▸ **WHAT NEEDS TO BE DONE**:
Render the data below as a Markdown table with two columns, Row and Text, putting each line in its own row numbered in order and omitting blank lines. Leave the pictures out of the answer.

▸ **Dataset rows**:
<<<<

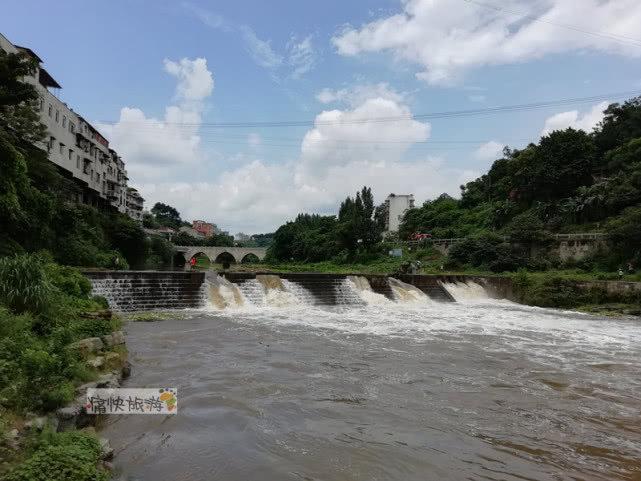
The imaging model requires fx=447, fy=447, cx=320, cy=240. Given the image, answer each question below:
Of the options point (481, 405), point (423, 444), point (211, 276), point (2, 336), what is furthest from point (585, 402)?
point (211, 276)

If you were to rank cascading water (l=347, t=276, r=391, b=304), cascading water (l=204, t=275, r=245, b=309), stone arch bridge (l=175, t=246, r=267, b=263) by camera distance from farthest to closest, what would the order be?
stone arch bridge (l=175, t=246, r=267, b=263)
cascading water (l=347, t=276, r=391, b=304)
cascading water (l=204, t=275, r=245, b=309)

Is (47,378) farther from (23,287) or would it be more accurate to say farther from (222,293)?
(222,293)

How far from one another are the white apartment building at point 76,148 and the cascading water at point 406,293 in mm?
21809

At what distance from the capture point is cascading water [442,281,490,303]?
79.7 ft

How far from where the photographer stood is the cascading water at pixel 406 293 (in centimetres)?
2217

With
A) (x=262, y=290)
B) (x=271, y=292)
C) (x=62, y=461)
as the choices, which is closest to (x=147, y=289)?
(x=262, y=290)

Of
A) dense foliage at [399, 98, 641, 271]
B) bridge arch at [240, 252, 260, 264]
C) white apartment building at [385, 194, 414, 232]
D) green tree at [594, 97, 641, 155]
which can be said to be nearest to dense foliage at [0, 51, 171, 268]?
dense foliage at [399, 98, 641, 271]

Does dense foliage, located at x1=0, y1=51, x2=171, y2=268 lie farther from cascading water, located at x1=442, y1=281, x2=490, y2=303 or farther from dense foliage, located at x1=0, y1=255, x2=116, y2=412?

>>>>

▸ **TASK OUTPUT**:
| Row | Text |
|---|---|
| 1 | The imaging model requires fx=447, fy=447, cx=320, cy=240. Given the image, answer each question below: |
| 2 | Of the options point (481, 405), point (423, 444), point (211, 276), point (2, 336), what is furthest from point (585, 402)? |
| 3 | point (211, 276) |
| 4 | If you were to rank cascading water (l=347, t=276, r=391, b=304), cascading water (l=204, t=275, r=245, b=309), stone arch bridge (l=175, t=246, r=267, b=263) by camera distance from farthest to closest, what would the order be? |
| 5 | stone arch bridge (l=175, t=246, r=267, b=263) |
| 6 | cascading water (l=347, t=276, r=391, b=304) |
| 7 | cascading water (l=204, t=275, r=245, b=309) |
| 8 | Is (47,378) farther from (23,287) or would it be more accurate to say farther from (222,293)? |
| 9 | (222,293) |
| 10 | How far from one another are the white apartment building at point 76,148 and the cascading water at point 406,293 in mm? |
| 11 | 21809 |
| 12 | At what distance from the capture point is cascading water [442,281,490,303]? |
| 13 | 79.7 ft |
| 14 | How far from where the photographer stood is the cascading water at pixel 406 293 (in centimetres)? |
| 15 | 2217 |
| 16 | With |
| 17 | A) (x=262, y=290) |
| 18 | B) (x=271, y=292) |
| 19 | C) (x=62, y=461) |
| 20 | as the choices, which is closest to (x=147, y=289)? |
| 21 | (x=262, y=290) |
| 22 | Of |
| 23 | A) dense foliage at [399, 98, 641, 271] |
| 24 | B) bridge arch at [240, 252, 260, 264] |
| 25 | C) white apartment building at [385, 194, 414, 232] |
| 26 | D) green tree at [594, 97, 641, 155] |
| 27 | which can be said to be nearest to dense foliage at [0, 51, 171, 268]? |
| 28 | dense foliage at [399, 98, 641, 271] |
| 29 | Does dense foliage, located at x1=0, y1=51, x2=171, y2=268 lie farther from cascading water, located at x1=442, y1=281, x2=490, y2=303 or farther from dense foliage, located at x1=0, y1=255, x2=116, y2=412? |